Well, I like the 'esteemed' thing, I may put it on my business cards.

You are "allowed" to correspond with anyone the law allows. Whether it is a good idea is another question. To my way of thinking someone asking for feedback after a rejection is raw meat to the wolves. If they ask, I've been known to send them my unedited reading notes. This is how NASA plans to populate Pluto cause after reading them, people have been known to go into orbit.

Agents and editors are well within the bounds of courtesy to not answer such letters. No guff from me about that at all. From our perspective it's not that we don't want to tell you, it's that it seems to open the door to further questions, clarifications, and worst of all..submissions. I cannot spend time answering questions about why I didn't like something every day or I'd never get to my paying work.

2 comments:

Feisty said...

I once wrote to an editor and asked her what was wrong with a manuscript and she answered. That led to a long relationship and many revisions on a book that didn't sell to her, but did sell.

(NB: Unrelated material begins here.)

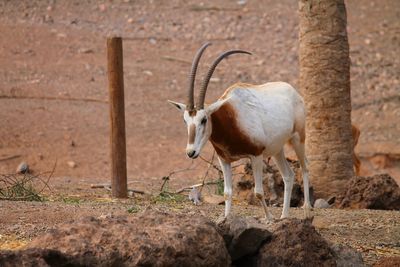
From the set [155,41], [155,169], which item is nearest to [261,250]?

I think it depends on the editor. And the rejection. This particularly editor sent me a long, specific rejection and I felt that I needed to clarify a few things, so I took the risk.

Janny said...

I have been one of the participants in this little debate...in fact, I probably started it, so go ahead, blame me. :-)

All I said which provoked this mini-brouhaha was that I've had some good experiences in writing/calling editors after rejections, asking for a little more information.

Note that I was NOT asking why they didn't like something, or what they didn't like about it! Most of the time, I already had that answer in the rejection letter. If I didn't, my theory was that I didn't need to hear the specifics blow by blow of what they didn't like and why. My ego's pretty strong, but...

What I did instead was ask them what they LIKED about it. Might sound silly, in the face of rejection. But, operating on the principle that if I "shot in the dark" I'd be just as likely to take out what was good about the book as what was bad, I decided to ask the editors/agents for GOOD things that I should keep. What was fresh and original about it? What kept them reading past the first couple of pages? (It's worth saying that these editors/agents had all spent some time with or on the manuscript...their rejections said so.)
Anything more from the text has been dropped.